■ **TASK DESCRIPTION**
Render the records below as a Markdown table with the columns "Row" and "Line", numbering each non-blank line in order and omitting blank lines.

— START OF RECORD EXCERPTS —

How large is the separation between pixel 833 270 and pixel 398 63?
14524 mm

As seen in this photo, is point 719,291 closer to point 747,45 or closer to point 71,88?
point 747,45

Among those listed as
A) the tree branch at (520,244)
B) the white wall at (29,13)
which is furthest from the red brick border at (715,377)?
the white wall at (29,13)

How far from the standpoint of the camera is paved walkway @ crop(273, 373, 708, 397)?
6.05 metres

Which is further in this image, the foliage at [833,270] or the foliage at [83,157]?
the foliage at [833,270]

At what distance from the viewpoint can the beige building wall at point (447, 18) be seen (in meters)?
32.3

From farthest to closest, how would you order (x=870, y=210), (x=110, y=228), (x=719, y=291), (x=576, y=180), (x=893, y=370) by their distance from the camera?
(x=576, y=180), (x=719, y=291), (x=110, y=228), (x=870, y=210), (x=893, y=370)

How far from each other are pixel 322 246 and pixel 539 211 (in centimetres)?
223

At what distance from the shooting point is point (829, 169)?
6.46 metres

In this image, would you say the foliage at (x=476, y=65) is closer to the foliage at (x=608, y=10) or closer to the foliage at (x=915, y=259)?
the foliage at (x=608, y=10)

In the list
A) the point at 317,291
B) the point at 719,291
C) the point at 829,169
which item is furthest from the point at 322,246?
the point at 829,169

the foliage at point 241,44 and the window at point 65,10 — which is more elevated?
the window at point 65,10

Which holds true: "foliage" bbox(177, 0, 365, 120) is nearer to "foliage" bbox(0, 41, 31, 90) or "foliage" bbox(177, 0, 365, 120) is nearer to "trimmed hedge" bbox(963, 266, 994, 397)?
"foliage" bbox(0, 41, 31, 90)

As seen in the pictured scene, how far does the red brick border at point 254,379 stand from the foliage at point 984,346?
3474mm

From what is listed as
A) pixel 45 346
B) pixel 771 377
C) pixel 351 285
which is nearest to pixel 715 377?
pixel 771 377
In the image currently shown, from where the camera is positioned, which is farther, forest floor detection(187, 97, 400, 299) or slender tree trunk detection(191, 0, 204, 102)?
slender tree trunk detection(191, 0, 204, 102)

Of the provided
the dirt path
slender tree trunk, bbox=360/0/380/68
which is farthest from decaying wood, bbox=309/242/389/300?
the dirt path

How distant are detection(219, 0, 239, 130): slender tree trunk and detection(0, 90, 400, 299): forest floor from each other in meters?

— END OF RECORD EXCERPTS —

■ **WORKED SOLUTION**
| Row | Line |
|---|---|
| 1 | How large is the separation between pixel 833 270 and pixel 398 63? |
| 2 | 14524 mm |
| 3 | As seen in this photo, is point 719,291 closer to point 747,45 or closer to point 71,88? |
| 4 | point 747,45 |
| 5 | Among those listed as |
| 6 | A) the tree branch at (520,244) |
| 7 | B) the white wall at (29,13) |
| 8 | which is furthest from the red brick border at (715,377)? |
| 9 | the white wall at (29,13) |
| 10 | How far from the standpoint of the camera is paved walkway @ crop(273, 373, 708, 397)? |
| 11 | 6.05 metres |
| 12 | Which is further in this image, the foliage at [833,270] or the foliage at [83,157]? |
| 13 | the foliage at [833,270] |
| 14 | At what distance from the viewpoint can the beige building wall at point (447, 18) be seen (in meters)? |
| 15 | 32.3 |
| 16 | From farthest to closest, how would you order (x=870, y=210), (x=110, y=228), (x=719, y=291), (x=576, y=180), (x=893, y=370) by their distance from the camera? |
| 17 | (x=576, y=180), (x=719, y=291), (x=110, y=228), (x=870, y=210), (x=893, y=370) |
| 18 | How far from each other are pixel 322 246 and pixel 539 211 (in centimetres)? |
| 19 | 223 |
| 20 | At what distance from the shooting point is point (829, 169)? |
| 21 | 6.46 metres |
| 22 | In this image, would you say the foliage at (x=476, y=65) is closer to the foliage at (x=608, y=10) or closer to the foliage at (x=915, y=259)? |
| 23 | the foliage at (x=608, y=10) |
| 24 | In the list |
| 25 | A) the point at 317,291 |
| 26 | B) the point at 719,291 |
| 27 | C) the point at 829,169 |
| 28 | which item is furthest from the point at 322,246? |
| 29 | the point at 829,169 |
| 30 | the foliage at point 241,44 and the window at point 65,10 — which is more elevated? |
| 31 | the window at point 65,10 |
| 32 | Which holds true: "foliage" bbox(177, 0, 365, 120) is nearer to "foliage" bbox(0, 41, 31, 90) or "foliage" bbox(177, 0, 365, 120) is nearer to "trimmed hedge" bbox(963, 266, 994, 397)? |
| 33 | "foliage" bbox(0, 41, 31, 90) |
| 34 | As seen in the pictured scene, how far does the red brick border at point 254,379 stand from the foliage at point 984,346? |
| 35 | 3474mm |
| 36 | From what is listed as |
| 37 | A) pixel 45 346 |
| 38 | B) pixel 771 377 |
| 39 | C) pixel 351 285 |
| 40 | which is nearest to pixel 715 377? |
| 41 | pixel 771 377 |
| 42 | In the image currently shown, from where the camera is positioned, which is farther, forest floor detection(187, 97, 400, 299) or slender tree trunk detection(191, 0, 204, 102)? |
| 43 | slender tree trunk detection(191, 0, 204, 102) |
| 44 | Of the provided |
| 45 | the dirt path |
| 46 | slender tree trunk, bbox=360/0/380/68 |
| 47 | which is farthest from decaying wood, bbox=309/242/389/300? |
| 48 | the dirt path |
| 49 | How distant are detection(219, 0, 239, 130): slender tree trunk and detection(0, 90, 400, 299): forest floor from each other in meters? |